A paisagem é de uma beleza incomparável e o “teto”, todo azul, se encontra com o piso, branco-azulado, a uma distância incalculável, naquilo que, creio eu, costumam chamar de firmamento.  Ao longe, árvores frutíferas abrigam pequenos grupos de crianças, todas vestidas de azul e branco, que cantam cantigas de roda, conversam e se alimentam de suas frutas.

Interpelo-me sobre o que aconteceu: será que morri?


Consigo lembrar claramente que estava com inúmeros problemas de saúde, desempregado e em situação difícil, esquecido pelos amigos, afastado dos familiares e que as únicas coisas que vinham fazendo minha vida valer à pena ultimamente, eram o amor incondicional de minha esposa e os textos baratos que eu semanalmente escrevia para o Museu da Pelada, com direito a resenhas formidáveis, depois.

Todavia, tudo isso agora soava deveras distante e irreal para mim.

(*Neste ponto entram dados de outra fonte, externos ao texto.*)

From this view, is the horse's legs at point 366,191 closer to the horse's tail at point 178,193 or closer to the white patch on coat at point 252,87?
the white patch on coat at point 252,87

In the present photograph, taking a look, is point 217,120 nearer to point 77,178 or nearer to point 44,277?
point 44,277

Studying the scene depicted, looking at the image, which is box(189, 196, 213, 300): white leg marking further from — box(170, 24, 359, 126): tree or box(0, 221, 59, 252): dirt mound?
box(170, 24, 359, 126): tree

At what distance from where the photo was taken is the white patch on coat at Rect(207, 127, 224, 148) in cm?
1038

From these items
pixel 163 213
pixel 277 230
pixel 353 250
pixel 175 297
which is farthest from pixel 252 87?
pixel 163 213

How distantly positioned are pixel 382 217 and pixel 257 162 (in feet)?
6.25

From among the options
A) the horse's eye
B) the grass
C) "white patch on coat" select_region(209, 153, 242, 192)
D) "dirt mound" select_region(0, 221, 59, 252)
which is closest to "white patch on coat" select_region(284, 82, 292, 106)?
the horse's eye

Decidi me sentar e diante daquele vazio contemplativo, preferi fechar os olhos, atendo-me somente às lembranças do que vivi.

Pela minha mente, toda minha vida passou como num filme interminável. Os primeiros anos – a infância e adolescência – tão felizes, ainda na minha querida terra natal. Meus pais, os amigos, os professores do colégio Divino Salvador, os jogos do meu time, o Paulista de Jundiaí, acompanhados pela rádio Difusora ou no estádio Jayme Cintra.

Depois, os tão sofridos anos na fase adulta; já em Ribeirão Preto: a dura acolhida, a faculdade não completada, a fome, as oportunidades profissionais negadas, a triste desilusão com as pessoas, a morte dos meus avós e pais, o câncer de minha esposa.

Meio século de vida recordado em pormenores.

As alegrias, tristezas, conquistas, frustrações, amizades, conflitos, doenças, amores…

E me emocionei muito, muito, muito!

Em meu coração, a saudade infinita do amor de minha vida; a primeira vez que a vi, o primeiro beijo, o casamento, nosso convívio tão prazeroso, apaixonado, que chamava a atenção de todos pelo modo singular como nos amávamos.

Além do sentimento de missão inacabada, por não conseguir sequer sobreviver como escritor esportivo e ainda por cima, justamente quando o Museu da Pelada entra na minha vida, perco as resenhas, as amizades, o direito de escrever transmitindo todo o meu saudosismo por um tempo no qual o futebol viveu seu auge.

Permaneci ali, sentado e introspectivo, por um período que não consigo mensurar. 

Ao final, só me restou o sentimento de gratidão pelas experiências que pude ter e por isso mentalmente agradeci ao Criador, desculpando-me pelas vezes em que blasfemei ou não fui um bom filho. Então, abri os olhos e a paisagem permanecia a mesma. As árvores, as crianças ao longe. Foi como se aquele tempo incomensurável que passei recordando toda minha vida, na verdade representasse alguns poucos segundos, no céu. Muito intrigante… especialmente quando olho para baixo e tomo um susto!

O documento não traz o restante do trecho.